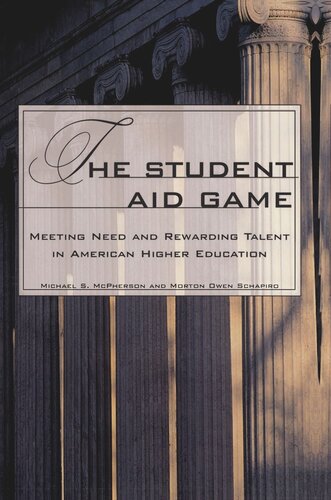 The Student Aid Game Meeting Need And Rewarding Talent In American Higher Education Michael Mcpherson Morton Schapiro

* * *

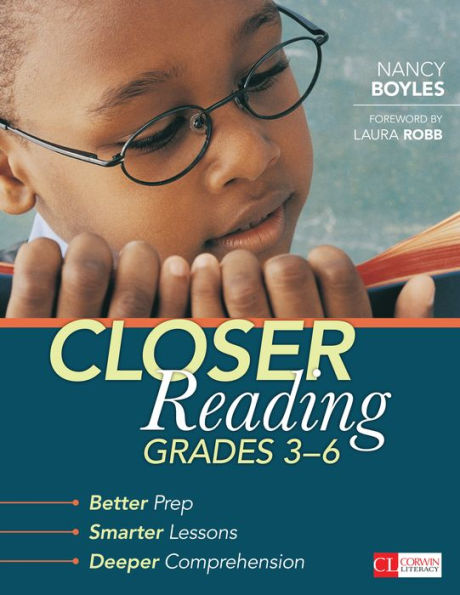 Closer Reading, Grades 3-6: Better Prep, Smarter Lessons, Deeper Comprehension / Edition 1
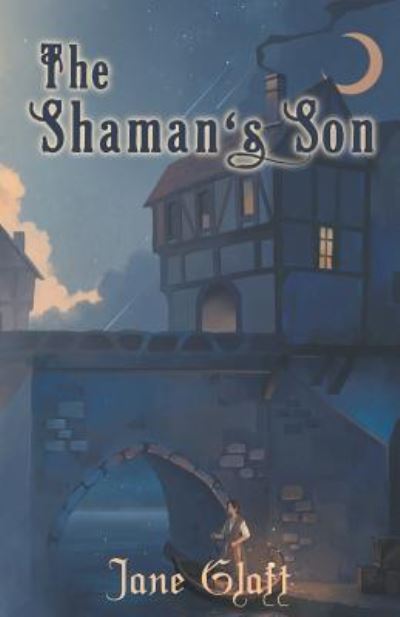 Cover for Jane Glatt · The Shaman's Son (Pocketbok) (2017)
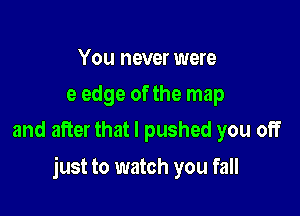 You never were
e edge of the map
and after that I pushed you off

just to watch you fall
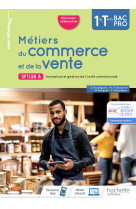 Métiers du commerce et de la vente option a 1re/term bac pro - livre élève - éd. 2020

==

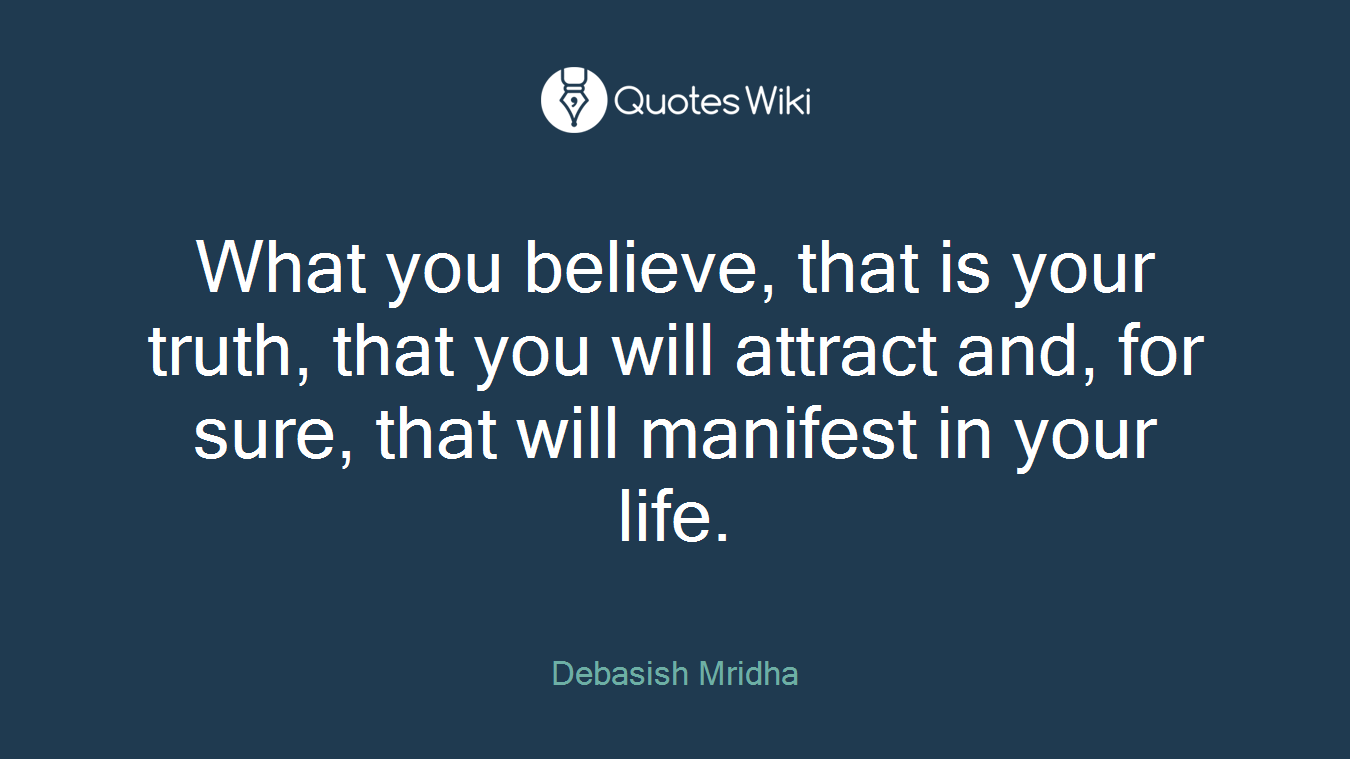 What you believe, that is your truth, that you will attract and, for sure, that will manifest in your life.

= Activity =
Range to copy from the listing above: the line with "just to watch you fall" through the line with "Métiers du commerce". Transcribe it exactly and skip the pictures.

= Task solution =
just to watch you fall
 Métiers du commerce et de la vente option a 1re/term bac pro - livre élève - éd. 2020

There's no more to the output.